» **Selection**

------------------------------------------------------------------------

Certified Kubernetes Security Specialist (CKS) #17 Falco behavioral analysis, audit logs (Runtime)

Infrastructure Kubernetes Container Orchestration Certification

Wednesday, June 3, 2026

12 min read

#16 Admission control: OPA/Gatekeeper, Kyverno dealt with the up-front controls that stop dangerous manifests before they enter the cluster. But you can’t block every attack at the door. When an attacker spawns a shell inside a normally deployed Pod, reads a sensitive file, or escalates privileges, it happens after the admission stage has already passed. This post covers the final domain — Monitoring, Logging, and Runtime Security — which is about detecting the abnormal behavior that already-running workloads exhibit at runtime.

Runtime security has two clear pillars: Falco, which watches the syscalls happening in the node’s kernel, and the audit log, which records who sent what request to the API server. Think of the former as observing behavior inside the container, and the latter as observing requests that came into the cluster’s control plane. Both are exam regulars, so we’ll get a feel for writing rules and policies by hand and reading the output.

What is runtime threat detection #

The domains so far have mostly been up-front controls. We blocked communication with NetworkPolicy, rejected dangerous Pods with PSA, and inspected manifests with admission webhooks. These controls act before an attack begins. But consider a situation like this.

A container deployed from a clean image is compromised through an unknown vulnerability
The attacker spawns /bin/bash inside that container to get an interactive shell
Inside the container, they read /etc/shadow or explore host directories

These actions are invisible at the manifest level. They happen inside a normal Pod that has already passed every entry control. Runtime detection observes the actual behavior of already-running workloads like this and catches the abnormal. The difference from up-front control is that the primary goal is to see and alert rather than to block.

Falco: a syscall-based rule engine #

Falco is CNCF’s runtime security tool. It receives Linux kernel system calls (syscalls) and Kubernetes audit events in real time, matches them against predefined rules, and emits violations as alerts. It catches the moment a container spawns a shell, opens a sensitive file, or escalates privileges, right there in the syscall flow.

Falco collects syscalls in two ways: it receives events directly from the kernel via a kernel module or an eBPF probe. Either way the same rule engine evaluates the result, so for the exam, the ability to read and write rules matters more than the collection driver.

Rule structure: rule, condition, output, priority #

A Falco rule is defined as a single YAML item. The key fields are as follows.

Field	Role
`rule`	Rule name. Shown in the alert
`desc`	Rule description
`condition`	An expression that decides which events count as a violation
`output`	A template defining what goes into the single alert line
`priority`	Severity (EMERGENCY–DEBUG)
`tags`	Classification tags

Let’s look at the most fundamental shell-execution detection rule.

- rule: Terminal shell in container
  desc: A shell was used as the entrypoint/exec target in a container
  condition: >
    spawned_process and container
    and shell_procs and proc.tty != 0
    and container_entrypoint
  output: >
    A shell was spawned in a container
    (user=%user.name container_id=%container.id
     container_name=%container.name shell=%proc.name
     parent=%proc.pname cmdline=%proc.cmdline)

------------------------------------------------------------------------

» **Data block**
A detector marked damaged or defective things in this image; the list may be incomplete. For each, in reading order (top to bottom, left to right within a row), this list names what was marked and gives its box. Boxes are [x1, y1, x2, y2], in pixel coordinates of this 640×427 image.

------------------------------------------------------------------------

Reproduce the post from "Runtime security has" up to and including "reading the output.", and substitute "system calls" for "syscalls". Use only the post to answer.

Runtime security has two clear pillars: Falco, which watches the system calls happening in the node’s kernel, and the audit log, which records who sent what request to the API server. Think of the former as observing behavior inside the container, and the latter as observing requests that came into the cluster’s control plane. Both are exam regulars, so we’ll get a feel for writing rules and policies by hand and reading the output.